■ Passage provided ■

►

- Friday, 04 September 2015 16:40
By Dr Farsalinos
Nothing surprises me anymore in the field of e-cigarette research, debate and media campaigns which predominantly misinform and distort the truth. This time, the Center for Environmental Health (CEH) has made headline announcements about tests they performed on e-cigarettes, finding the “cancer-causing chemicals” formaldehyde and acetaldehyde. The story has been presented as a new shocking and breakthrough discovery about how bad e-cigarettes are.
CEH has released a report saying they tested several brands of e-cigarettes under “realistic conditions of use”. They say that they found levels much higher than the limits set by Proposition 65 California’s consumer protection law. They do not mention a single sentence on how they performed the testing, they do not mention how “realistic conditions of use” were defined and they do not mention a single number (amounts of formaldehyde and acetaldehyde found) or how they made the calculations (daily exposure? based on how many puffs per day?). Despite that, the CEH CEO was more than willing to go on TV, and present pseudo-dilemmas about how being hit by a car is not any better than being hit by a bus and other colorful but misleading and unscientific claims.
The truth is that we know for several years that e-cigarettes when heated can release aldehydes such as formaldehyde and acetaldehyde. CEH cites the research letter published in New England Journal of Medicine (finding 5-15 times higher levels of formaldehyde in e-cigarettes compared to tobacco cigarettes), which was recently challenged by our study published in Addiction (which did not fit to CEH tactics to mention it). CEH used the California-defined limits for formaldehyde exposure, which is 40 ug per day. In our study in Addiction, we found 11.3 ug formaldehyde per 10 puffs under normal vaping conditions (no overheating). Thus, the California limit would be exceeded by taking just 40 puffs per day. However, in our paper we mentioned that our findings probably do not represent any meaningful risk for consumers. This was based on the fact a recent toxicological review found that a limit of 100 ppb (125 ug/m3) “should protect even particularly susceptible individuals from both irritation effects and any potential cancer hazard”. This means that a total daily exposure of 2500 ug (20m3 is the average daily breathing volume) is safe (> 2500 e-cigarette puffs per day). The WHO has calculated that the average daily exposure to formaldehyde is 500-1100 ug/day (300-600 ug at home, 200-500 ug at work, excluding occupational exposure to sources of formaldehyde). According to the WHO criteria, formaldehyde emissions from e-cigarettes are not different from levels found in the environment! The WHO mentions: “To prevent significant sensory irritation in the general population, an air quality guideline value of 0.1 mg/m3 as a 30-minute average is recommended. Since this is over one order of magnitude lower than a presumed threshold for cytotoxic damage to the nasal mucosa, this guideline value represents an exposure level at which there is a negligible risk of upper respiratory tract cancer in humans”. In any case the formaldehyde emissions from e-cigarettes are at least 7 times lower compared to tobacco cigarettes (as we found in our study in Addiction), and comparing their risk as if being hit by a car instead of a bus is a misleading claim with the only purpose of misinforming.

◄

■ Work request A ■
Answer these from the e-cigarette article:
(i) Whose limits does CEH say the levels it found were much higher than?
(ii) How much formaldehyde per 10 puffs did the study in Addiction find under normal vaping conditions?
(iii) What average daily formaldehyde exposure has the WHO calculated?
■ Work request B ■
Rewrite the e-cigarette article starting at "- Friday, 04" and ending at "bad e-cigarettes are.", with "headline announcements" changed to "public statements".

■ Source information ■
►

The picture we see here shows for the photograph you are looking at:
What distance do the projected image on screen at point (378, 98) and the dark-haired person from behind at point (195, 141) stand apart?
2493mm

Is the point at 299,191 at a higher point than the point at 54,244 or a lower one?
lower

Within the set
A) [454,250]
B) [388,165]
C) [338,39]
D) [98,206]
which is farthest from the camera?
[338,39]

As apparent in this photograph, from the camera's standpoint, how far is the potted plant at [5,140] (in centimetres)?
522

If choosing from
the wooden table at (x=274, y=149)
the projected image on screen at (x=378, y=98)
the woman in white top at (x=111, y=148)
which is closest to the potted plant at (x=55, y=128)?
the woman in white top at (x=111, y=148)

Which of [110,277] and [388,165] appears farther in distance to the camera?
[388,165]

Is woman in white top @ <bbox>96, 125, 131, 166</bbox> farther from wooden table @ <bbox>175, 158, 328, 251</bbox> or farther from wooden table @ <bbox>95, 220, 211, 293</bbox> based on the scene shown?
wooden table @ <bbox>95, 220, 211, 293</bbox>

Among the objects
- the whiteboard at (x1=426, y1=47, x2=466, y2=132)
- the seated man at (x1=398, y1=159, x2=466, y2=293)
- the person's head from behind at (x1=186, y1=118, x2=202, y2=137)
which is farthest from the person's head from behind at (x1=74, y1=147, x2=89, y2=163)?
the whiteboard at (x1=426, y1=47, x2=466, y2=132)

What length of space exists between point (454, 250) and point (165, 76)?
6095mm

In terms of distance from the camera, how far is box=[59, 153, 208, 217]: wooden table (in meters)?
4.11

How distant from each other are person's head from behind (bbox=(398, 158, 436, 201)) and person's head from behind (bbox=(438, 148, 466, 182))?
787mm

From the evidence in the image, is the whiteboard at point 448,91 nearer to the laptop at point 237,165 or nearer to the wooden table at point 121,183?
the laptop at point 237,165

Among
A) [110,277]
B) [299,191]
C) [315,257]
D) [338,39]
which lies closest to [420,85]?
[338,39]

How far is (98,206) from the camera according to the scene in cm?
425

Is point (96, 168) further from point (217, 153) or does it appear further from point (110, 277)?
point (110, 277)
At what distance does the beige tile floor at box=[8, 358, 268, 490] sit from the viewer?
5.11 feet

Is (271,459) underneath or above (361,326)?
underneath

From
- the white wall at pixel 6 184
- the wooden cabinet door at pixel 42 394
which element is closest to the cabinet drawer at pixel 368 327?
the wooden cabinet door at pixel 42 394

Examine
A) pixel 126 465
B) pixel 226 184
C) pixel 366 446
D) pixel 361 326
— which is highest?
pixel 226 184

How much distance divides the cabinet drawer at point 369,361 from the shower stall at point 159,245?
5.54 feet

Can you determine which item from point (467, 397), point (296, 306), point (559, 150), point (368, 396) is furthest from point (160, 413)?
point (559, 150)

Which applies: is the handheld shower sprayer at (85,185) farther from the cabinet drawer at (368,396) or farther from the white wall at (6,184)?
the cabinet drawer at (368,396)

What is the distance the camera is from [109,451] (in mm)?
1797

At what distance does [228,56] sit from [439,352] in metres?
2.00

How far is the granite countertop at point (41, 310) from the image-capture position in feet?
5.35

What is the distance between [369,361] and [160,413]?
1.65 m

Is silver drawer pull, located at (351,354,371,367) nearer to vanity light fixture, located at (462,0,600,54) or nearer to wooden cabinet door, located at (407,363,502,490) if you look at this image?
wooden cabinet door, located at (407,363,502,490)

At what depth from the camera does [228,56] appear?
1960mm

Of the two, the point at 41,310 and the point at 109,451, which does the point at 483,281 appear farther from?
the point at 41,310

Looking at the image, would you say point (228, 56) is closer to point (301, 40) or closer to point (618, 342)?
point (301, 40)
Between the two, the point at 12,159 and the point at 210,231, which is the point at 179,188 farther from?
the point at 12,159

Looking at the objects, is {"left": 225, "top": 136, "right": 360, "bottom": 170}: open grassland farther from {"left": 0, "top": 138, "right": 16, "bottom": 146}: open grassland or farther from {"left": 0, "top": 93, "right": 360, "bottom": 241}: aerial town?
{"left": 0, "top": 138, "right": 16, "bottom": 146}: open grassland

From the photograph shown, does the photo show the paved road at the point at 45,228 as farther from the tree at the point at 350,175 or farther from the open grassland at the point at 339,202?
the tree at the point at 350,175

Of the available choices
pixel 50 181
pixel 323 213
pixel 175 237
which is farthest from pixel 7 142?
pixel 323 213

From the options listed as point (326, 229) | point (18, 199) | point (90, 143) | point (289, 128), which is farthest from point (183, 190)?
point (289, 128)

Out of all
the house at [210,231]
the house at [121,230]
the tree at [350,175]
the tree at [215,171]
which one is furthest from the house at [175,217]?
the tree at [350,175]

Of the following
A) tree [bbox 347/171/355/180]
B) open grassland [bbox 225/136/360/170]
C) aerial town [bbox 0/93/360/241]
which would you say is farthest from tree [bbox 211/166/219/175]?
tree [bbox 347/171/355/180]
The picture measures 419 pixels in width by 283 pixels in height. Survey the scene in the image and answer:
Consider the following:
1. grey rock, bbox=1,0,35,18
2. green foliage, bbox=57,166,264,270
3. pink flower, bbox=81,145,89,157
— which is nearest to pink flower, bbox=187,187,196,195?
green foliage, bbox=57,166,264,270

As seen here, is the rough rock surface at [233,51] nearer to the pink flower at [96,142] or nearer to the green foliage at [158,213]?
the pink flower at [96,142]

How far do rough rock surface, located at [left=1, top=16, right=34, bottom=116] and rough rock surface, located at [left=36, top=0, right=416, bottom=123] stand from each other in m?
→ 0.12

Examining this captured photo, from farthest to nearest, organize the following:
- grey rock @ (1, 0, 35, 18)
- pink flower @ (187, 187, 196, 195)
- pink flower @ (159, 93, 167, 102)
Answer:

◄

■ Task solution A ■
(i) The limits set by Proposition 65, California's consumer protection law.
(ii) 11.3 ug.
(iii) 500-1100 ug/day.

■ Task solution B ■
- Friday, 04 September 2015 16:40
By Dr Farsalinos
Nothing surprises me anymore in the field of e-cigarette research, debate and media campaigns which predominantly misinform and distort the truth. This time, the Center for Environmental Health (CEH) has made public statements about tests they performed on e-cigarettes, finding the “cancer-causing chemicals” formaldehyde and acetaldehyde. The story has been presented as a new shocking and breakthrough discovery about how bad e-cigarettes are.